SET EXERCISE: Emit only the lines from the line containing "At what distance, measured" through the last line of the entries, unchanged.

MATERIAL SUPPLIED:
[BEGIN]

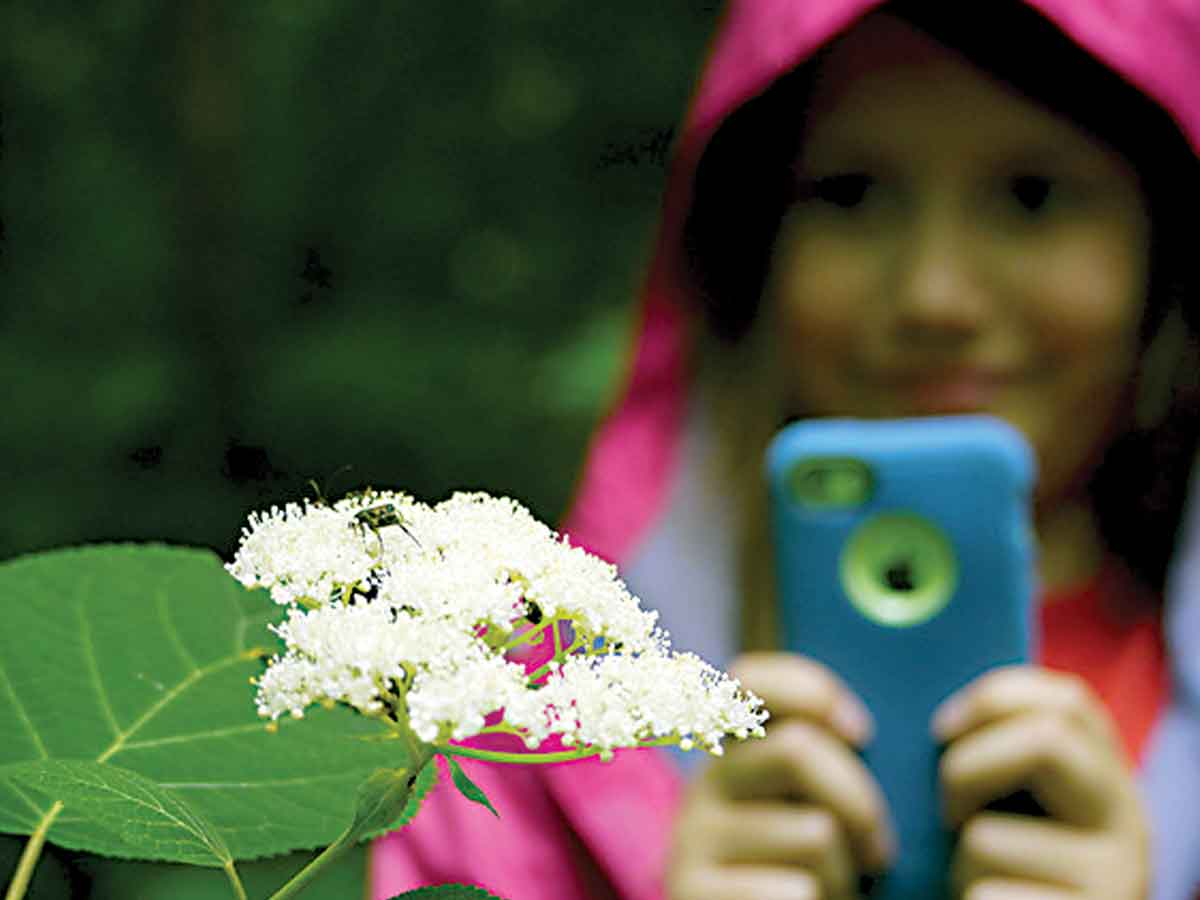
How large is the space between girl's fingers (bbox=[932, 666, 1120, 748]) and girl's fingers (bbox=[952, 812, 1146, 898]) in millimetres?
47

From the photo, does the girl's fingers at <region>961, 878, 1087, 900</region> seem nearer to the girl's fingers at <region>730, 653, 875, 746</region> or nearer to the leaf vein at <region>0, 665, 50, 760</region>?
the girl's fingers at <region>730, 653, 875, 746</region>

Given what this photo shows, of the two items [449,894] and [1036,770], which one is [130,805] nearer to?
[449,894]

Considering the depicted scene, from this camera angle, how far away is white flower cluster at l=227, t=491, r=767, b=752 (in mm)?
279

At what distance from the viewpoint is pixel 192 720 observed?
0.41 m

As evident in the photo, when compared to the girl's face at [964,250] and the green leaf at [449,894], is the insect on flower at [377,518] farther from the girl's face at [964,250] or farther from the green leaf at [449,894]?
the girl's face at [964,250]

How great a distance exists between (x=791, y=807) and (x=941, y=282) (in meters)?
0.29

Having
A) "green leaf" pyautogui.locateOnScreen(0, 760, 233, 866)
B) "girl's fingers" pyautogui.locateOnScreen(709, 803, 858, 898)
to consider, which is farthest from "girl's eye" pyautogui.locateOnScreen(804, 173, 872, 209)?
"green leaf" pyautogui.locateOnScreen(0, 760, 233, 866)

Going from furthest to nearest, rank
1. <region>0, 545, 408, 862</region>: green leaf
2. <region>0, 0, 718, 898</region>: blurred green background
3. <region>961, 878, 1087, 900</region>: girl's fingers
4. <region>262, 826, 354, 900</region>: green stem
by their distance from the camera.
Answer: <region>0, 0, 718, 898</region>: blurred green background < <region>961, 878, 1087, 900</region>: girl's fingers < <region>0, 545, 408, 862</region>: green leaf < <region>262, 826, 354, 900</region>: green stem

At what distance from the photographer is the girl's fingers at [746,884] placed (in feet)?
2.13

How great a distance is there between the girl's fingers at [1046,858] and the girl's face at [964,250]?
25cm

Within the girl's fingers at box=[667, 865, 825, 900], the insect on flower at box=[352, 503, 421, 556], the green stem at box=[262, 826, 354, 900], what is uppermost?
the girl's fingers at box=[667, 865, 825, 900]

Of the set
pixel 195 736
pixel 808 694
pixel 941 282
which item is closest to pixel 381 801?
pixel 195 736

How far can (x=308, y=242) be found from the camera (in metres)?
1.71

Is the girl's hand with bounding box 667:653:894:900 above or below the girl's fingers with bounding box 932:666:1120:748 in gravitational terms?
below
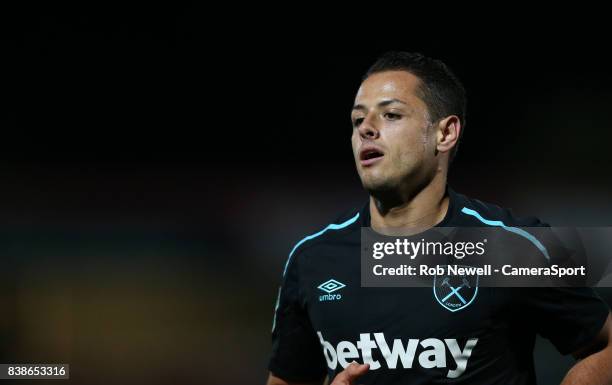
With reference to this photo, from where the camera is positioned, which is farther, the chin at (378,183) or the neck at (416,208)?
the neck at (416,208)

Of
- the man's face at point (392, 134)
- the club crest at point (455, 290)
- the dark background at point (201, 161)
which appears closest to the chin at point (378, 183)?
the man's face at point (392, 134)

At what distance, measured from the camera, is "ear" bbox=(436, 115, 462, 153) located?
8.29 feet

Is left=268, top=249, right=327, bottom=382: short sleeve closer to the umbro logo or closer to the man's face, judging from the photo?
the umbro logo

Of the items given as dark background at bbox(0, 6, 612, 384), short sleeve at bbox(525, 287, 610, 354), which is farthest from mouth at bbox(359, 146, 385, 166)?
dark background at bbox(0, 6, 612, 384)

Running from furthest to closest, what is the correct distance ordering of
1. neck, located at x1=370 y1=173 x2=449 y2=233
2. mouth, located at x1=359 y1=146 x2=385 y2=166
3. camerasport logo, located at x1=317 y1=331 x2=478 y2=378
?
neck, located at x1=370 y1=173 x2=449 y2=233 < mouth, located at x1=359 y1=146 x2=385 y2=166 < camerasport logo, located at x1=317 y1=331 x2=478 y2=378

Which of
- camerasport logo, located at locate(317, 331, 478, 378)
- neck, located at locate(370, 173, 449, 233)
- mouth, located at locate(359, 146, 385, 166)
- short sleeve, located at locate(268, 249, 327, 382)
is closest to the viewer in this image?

[END]

SOLUTION BELOW:
At what distance, measured from the camera, is "ear" bbox=(436, 115, 462, 153) located?
8.29 feet

Is left=268, top=249, right=327, bottom=382: short sleeve closer to the umbro logo or closer to the man's face, judging from the photo?
the umbro logo

Of the items given as dark background at bbox(0, 6, 612, 384), short sleeve at bbox(525, 287, 610, 354), which is farthest from mouth at bbox(359, 146, 385, 166)?
dark background at bbox(0, 6, 612, 384)

Running from furthest to closest, what is the correct distance ordering of
1. neck, located at x1=370 y1=173 x2=449 y2=233
2. mouth, located at x1=359 y1=146 x2=385 y2=166
3. camerasport logo, located at x1=317 y1=331 x2=478 y2=378
?
neck, located at x1=370 y1=173 x2=449 y2=233 < mouth, located at x1=359 y1=146 x2=385 y2=166 < camerasport logo, located at x1=317 y1=331 x2=478 y2=378

Which of
- camerasport logo, located at locate(317, 331, 478, 378)
- neck, located at locate(370, 173, 449, 233)
- mouth, located at locate(359, 146, 385, 166)
- short sleeve, located at locate(268, 249, 327, 382)
is closest to the viewer in this image?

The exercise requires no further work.